— Start of Extract to read —

Location
- 256 East 800 South Bunker Hill, Indiana 46914 United States
- Coordinates: 40°39′6″N 83°3′56″W﻿ / ﻿40.65167°N 83.06556°W

Information
- Type: Public high school
- Motto: “Inspiring and empowering our students to meet tomorrow's challenges.”
- Established: July 1, 1962
- School district: Maconaquah School Corporation
- Principal: David Durkes
- Teaching staff: 33.50 (on an FTE basis)
- Grades: 9-12
- Enrollment: 604 (2023-2024)
- Student to teacher ratio: 18.03
- Campus type: Rural
- Athletics conference: Three Rivers
- Nickname: Braves
- Website: mhs.maconaquah.k12.in.us

= Maconaquah High School =

American public high school

Maconaquah High School is located at 256 E 800 South, just outside the city limits of Bunker Hill, Indiana. The building houses grades 9-12 and functions as the primary athletic building. It is the only high school in the Maconaquah School Corporation.

==History==
On July 1, 1962, Maconaquah School Corporation was formed by consolidating two high schools (Clay and Bunker Hill) in southern Miami County, Indiana. The corporation is named after Frances Slocum, who was captured as a child by Delaware Indians in 1778 from her Pennsylvania home. She grew up with the Miami tribe and married a Miami Indian Chief. She lived in the area near Peru, Indiana, and became known as "Little Bear Woman" or Maconaquah. She is buried in a state historical site near the corporation boundaries.

Maconaquah class of 1964 attended classes in the old Bunker Hill High School. A sign in the front yard read "Maconaquah High School". The current high school facility, located approximately 2 miles from Bunker Hill, Indiana, proper, held its first classes in August 1965. The following year the building proper was finished and the class of 1966 was the first to attend in MHS. Three years later, the Industrial Arts/Agriculture Wing was added on, allowing students to gain insight into different trades and career paths. In 1973, a social studies wing was added to which the next addition connected to that addition. In 1976, the Fine Arts Wing was added, expanding the school, with the additions including a 900+ seat auditorium with a full scene shop, a band room, a choral chamber, a green room, a black-box theater (later converted into a television studio), as well as numerous classrooms. The first event held in the auditorium was in Spring 1976; the "Pow-wow", a student talent/skit event, was held on 3 nights, Thursday to Saturday. The next addition was made in the 1980s, including a west wing with a swimming pool, second gym and other rooms. The most recent addition was the remodeling of the Science and Business Department in 2005; the science laboratories were updated, and an additional lab was built.

The building has two multi-purpose computer labs, CAD lab, accounting lab, Cisco Network Academy, and a graphic arts lab. Each teacher has a room computer with access to Internet, Web and various programs. Teachers also have access to video, digital cameras, VCR, laser disc, film strip, CD-Rom, still video, 35mm slides, 16mm film, satellite TV, in-house TV, and voice mail. The high school continues to serve constituents of six townships in southern Miami County (population: approximately 36,000). The district includes a farming community and nine small towns or communities and includes Grissom Air Reserve Base.

— End of Extract to read —
— Start of Information provided —

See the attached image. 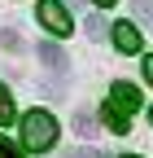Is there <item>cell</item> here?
I'll return each instance as SVG.
<instances>
[{
	"mask_svg": "<svg viewBox=\"0 0 153 158\" xmlns=\"http://www.w3.org/2000/svg\"><path fill=\"white\" fill-rule=\"evenodd\" d=\"M22 145L35 149V154L57 145V118H53L48 110H31V114L22 118Z\"/></svg>",
	"mask_w": 153,
	"mask_h": 158,
	"instance_id": "1",
	"label": "cell"
},
{
	"mask_svg": "<svg viewBox=\"0 0 153 158\" xmlns=\"http://www.w3.org/2000/svg\"><path fill=\"white\" fill-rule=\"evenodd\" d=\"M35 18H40L53 35H70V27H74V18L66 13L61 0H40V5H35Z\"/></svg>",
	"mask_w": 153,
	"mask_h": 158,
	"instance_id": "2",
	"label": "cell"
},
{
	"mask_svg": "<svg viewBox=\"0 0 153 158\" xmlns=\"http://www.w3.org/2000/svg\"><path fill=\"white\" fill-rule=\"evenodd\" d=\"M109 110H118V114L140 110V88L127 84V79H118V84H114V92H109Z\"/></svg>",
	"mask_w": 153,
	"mask_h": 158,
	"instance_id": "3",
	"label": "cell"
},
{
	"mask_svg": "<svg viewBox=\"0 0 153 158\" xmlns=\"http://www.w3.org/2000/svg\"><path fill=\"white\" fill-rule=\"evenodd\" d=\"M114 44H118V53H140V31L131 22H118L114 27Z\"/></svg>",
	"mask_w": 153,
	"mask_h": 158,
	"instance_id": "4",
	"label": "cell"
},
{
	"mask_svg": "<svg viewBox=\"0 0 153 158\" xmlns=\"http://www.w3.org/2000/svg\"><path fill=\"white\" fill-rule=\"evenodd\" d=\"M35 53H40V62H44L48 70H57V75H61V70H66V53H61V48H57V44H53V40H48V44H35Z\"/></svg>",
	"mask_w": 153,
	"mask_h": 158,
	"instance_id": "5",
	"label": "cell"
},
{
	"mask_svg": "<svg viewBox=\"0 0 153 158\" xmlns=\"http://www.w3.org/2000/svg\"><path fill=\"white\" fill-rule=\"evenodd\" d=\"M96 114H92V110H74V132H79L83 136V141H92V136H96Z\"/></svg>",
	"mask_w": 153,
	"mask_h": 158,
	"instance_id": "6",
	"label": "cell"
},
{
	"mask_svg": "<svg viewBox=\"0 0 153 158\" xmlns=\"http://www.w3.org/2000/svg\"><path fill=\"white\" fill-rule=\"evenodd\" d=\"M13 118H18V110H13V92L0 84V123H13Z\"/></svg>",
	"mask_w": 153,
	"mask_h": 158,
	"instance_id": "7",
	"label": "cell"
},
{
	"mask_svg": "<svg viewBox=\"0 0 153 158\" xmlns=\"http://www.w3.org/2000/svg\"><path fill=\"white\" fill-rule=\"evenodd\" d=\"M131 13H136L144 27H153V0H131Z\"/></svg>",
	"mask_w": 153,
	"mask_h": 158,
	"instance_id": "8",
	"label": "cell"
},
{
	"mask_svg": "<svg viewBox=\"0 0 153 158\" xmlns=\"http://www.w3.org/2000/svg\"><path fill=\"white\" fill-rule=\"evenodd\" d=\"M105 123H109V132H118V136H123V132L131 127V123H127V114H118V110H109V106H105Z\"/></svg>",
	"mask_w": 153,
	"mask_h": 158,
	"instance_id": "9",
	"label": "cell"
},
{
	"mask_svg": "<svg viewBox=\"0 0 153 158\" xmlns=\"http://www.w3.org/2000/svg\"><path fill=\"white\" fill-rule=\"evenodd\" d=\"M0 158H22V145H13L9 136H0Z\"/></svg>",
	"mask_w": 153,
	"mask_h": 158,
	"instance_id": "10",
	"label": "cell"
},
{
	"mask_svg": "<svg viewBox=\"0 0 153 158\" xmlns=\"http://www.w3.org/2000/svg\"><path fill=\"white\" fill-rule=\"evenodd\" d=\"M88 35H92V40H101V35H105V22H101V18H92V22H88Z\"/></svg>",
	"mask_w": 153,
	"mask_h": 158,
	"instance_id": "11",
	"label": "cell"
},
{
	"mask_svg": "<svg viewBox=\"0 0 153 158\" xmlns=\"http://www.w3.org/2000/svg\"><path fill=\"white\" fill-rule=\"evenodd\" d=\"M74 158H114V154H101V149H79Z\"/></svg>",
	"mask_w": 153,
	"mask_h": 158,
	"instance_id": "12",
	"label": "cell"
},
{
	"mask_svg": "<svg viewBox=\"0 0 153 158\" xmlns=\"http://www.w3.org/2000/svg\"><path fill=\"white\" fill-rule=\"evenodd\" d=\"M144 79L153 84V57H144Z\"/></svg>",
	"mask_w": 153,
	"mask_h": 158,
	"instance_id": "13",
	"label": "cell"
},
{
	"mask_svg": "<svg viewBox=\"0 0 153 158\" xmlns=\"http://www.w3.org/2000/svg\"><path fill=\"white\" fill-rule=\"evenodd\" d=\"M92 5H101V9H114V5H118V0H92Z\"/></svg>",
	"mask_w": 153,
	"mask_h": 158,
	"instance_id": "14",
	"label": "cell"
},
{
	"mask_svg": "<svg viewBox=\"0 0 153 158\" xmlns=\"http://www.w3.org/2000/svg\"><path fill=\"white\" fill-rule=\"evenodd\" d=\"M123 158H140V154H123Z\"/></svg>",
	"mask_w": 153,
	"mask_h": 158,
	"instance_id": "15",
	"label": "cell"
},
{
	"mask_svg": "<svg viewBox=\"0 0 153 158\" xmlns=\"http://www.w3.org/2000/svg\"><path fill=\"white\" fill-rule=\"evenodd\" d=\"M149 123H153V110H149Z\"/></svg>",
	"mask_w": 153,
	"mask_h": 158,
	"instance_id": "16",
	"label": "cell"
},
{
	"mask_svg": "<svg viewBox=\"0 0 153 158\" xmlns=\"http://www.w3.org/2000/svg\"><path fill=\"white\" fill-rule=\"evenodd\" d=\"M70 5H79V0H70Z\"/></svg>",
	"mask_w": 153,
	"mask_h": 158,
	"instance_id": "17",
	"label": "cell"
},
{
	"mask_svg": "<svg viewBox=\"0 0 153 158\" xmlns=\"http://www.w3.org/2000/svg\"><path fill=\"white\" fill-rule=\"evenodd\" d=\"M66 158H74V154H66Z\"/></svg>",
	"mask_w": 153,
	"mask_h": 158,
	"instance_id": "18",
	"label": "cell"
}]
</instances>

— End of Information provided —

→ **Problem description**: According to the Maconaquah High School text, in what year was the Fine Arts Wing added? Nothing in the lines is needed here.

→ **Written reply**: 1976